Phylum, analyzing the GitHub accounts followed by binaryExDev, uncovered another repository named mave-finance-org/auth-playground. This repository has been forked by at least a dozen other accounts.


While forking a repository is commonplace, certain aspects of some of these forked repositories were peculiar: they were renamed as “auth-demo” or “auth-challenge,” suggesting that the original repository might have been utilized as a coding test for a job interview.

Subsequently, the repository was relocated to banus-finance-org/auth-sandbox, Dexbanus-org/live-coding-sandbox, and mave-finance/next-assessment, indicating efforts to circumvent GitHub’s takedown attempts actively. All of these accounts have since been removed.

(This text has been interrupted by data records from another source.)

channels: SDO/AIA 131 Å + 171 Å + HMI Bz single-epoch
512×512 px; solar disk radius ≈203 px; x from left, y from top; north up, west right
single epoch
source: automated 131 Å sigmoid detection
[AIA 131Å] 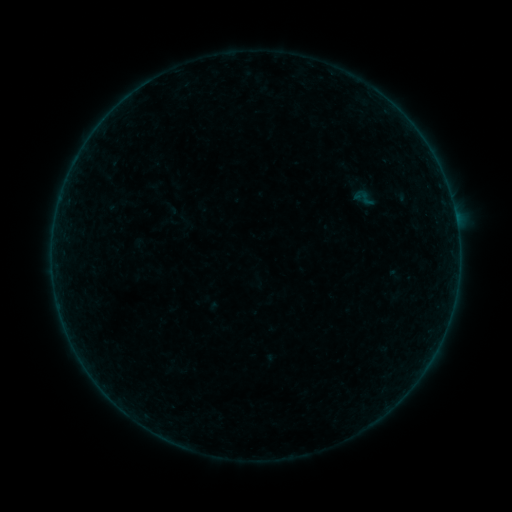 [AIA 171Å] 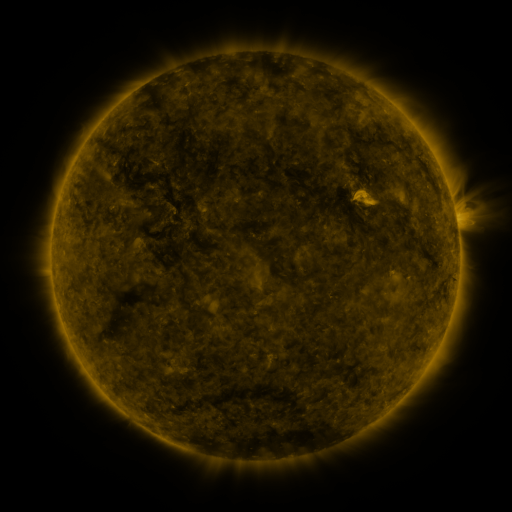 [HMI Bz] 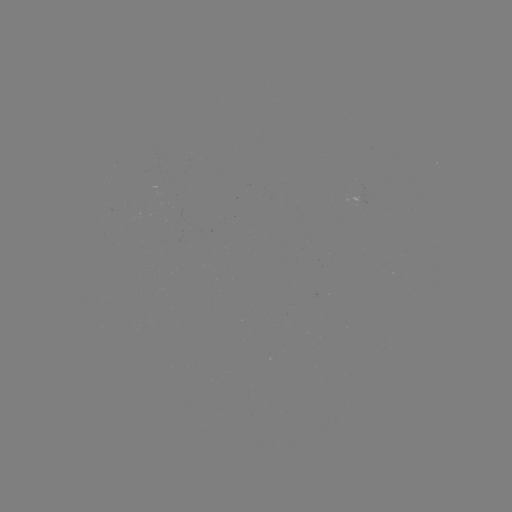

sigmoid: [347, 185, 379, 211]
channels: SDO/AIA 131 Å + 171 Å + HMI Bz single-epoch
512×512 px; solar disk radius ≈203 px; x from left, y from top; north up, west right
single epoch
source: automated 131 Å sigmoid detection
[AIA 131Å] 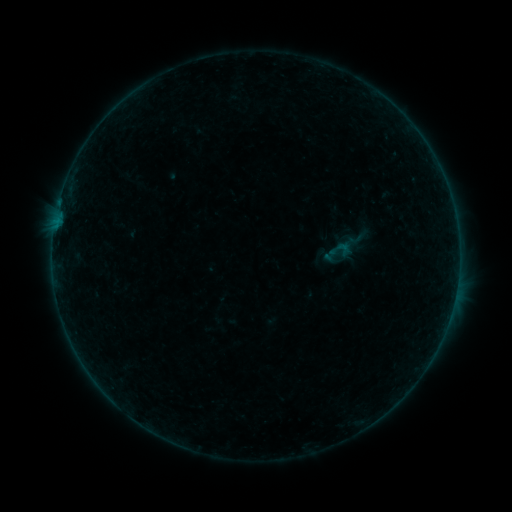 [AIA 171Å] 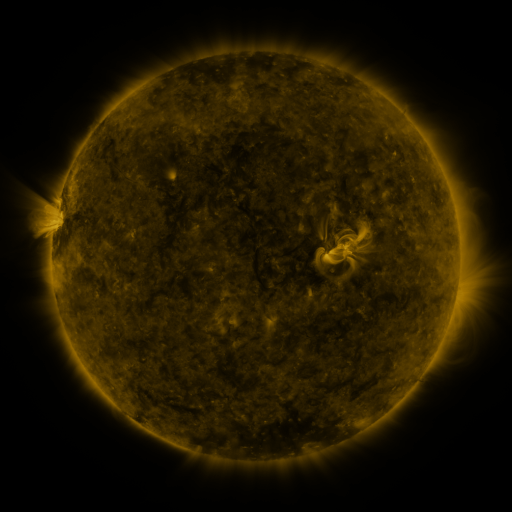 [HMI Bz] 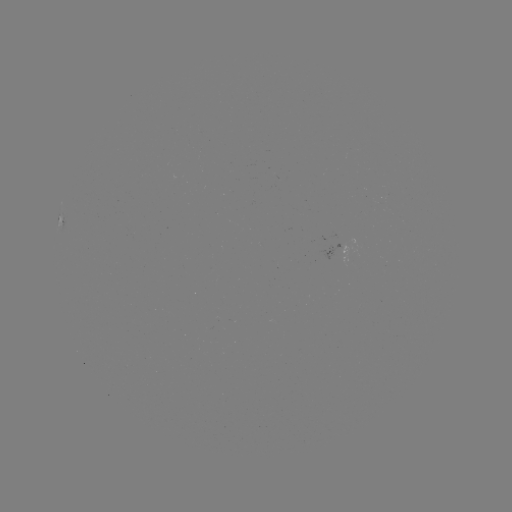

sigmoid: [328, 236, 352, 263]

Furthermore, the next-assessment package was discovered to contain a dependency named “json-mock-config-server,” which is not listed on the npm registry but served directly from the domain npm.mave[.]finance.

It’s important to note that Banus claims to be a decentralized perpetual spot exchange based in Hong Kong, even posting a job opportunity for a senior frontend developer on February 21, 2024. However, it remains unclear whether this job opening is genuine or part of an elaborate social engineering scheme.

The links to North Korean threat actors arise from the fact that the obfuscated JavaScript embedded in the npm package overlaps with another JavaScript-based malware called BeaverTail, propagated via a similar mechanism. This campaign was codenamed “Contagious Interview” by Palo Alto Networks Unit 42 in November 2023.

Contrary to Operation Dream Job, associated with the Lazarus Group, Contagious Interview primarily targets developers through fake identities in freelance job portals, tricking them into installing rogue npm packages, as explained by Michael Sikorski, vice president and CTO of Palo Alto Networks Unit 42.

One developer victimized by the campaign has confirmed to Phylum that the repository is shared under the guise of a live coding interview, though they never installed it on their system.

“More than ever, it is important for both individual developers as well as software development organizations to remain vigilant against these attacks in open-source code,” emphasized the company.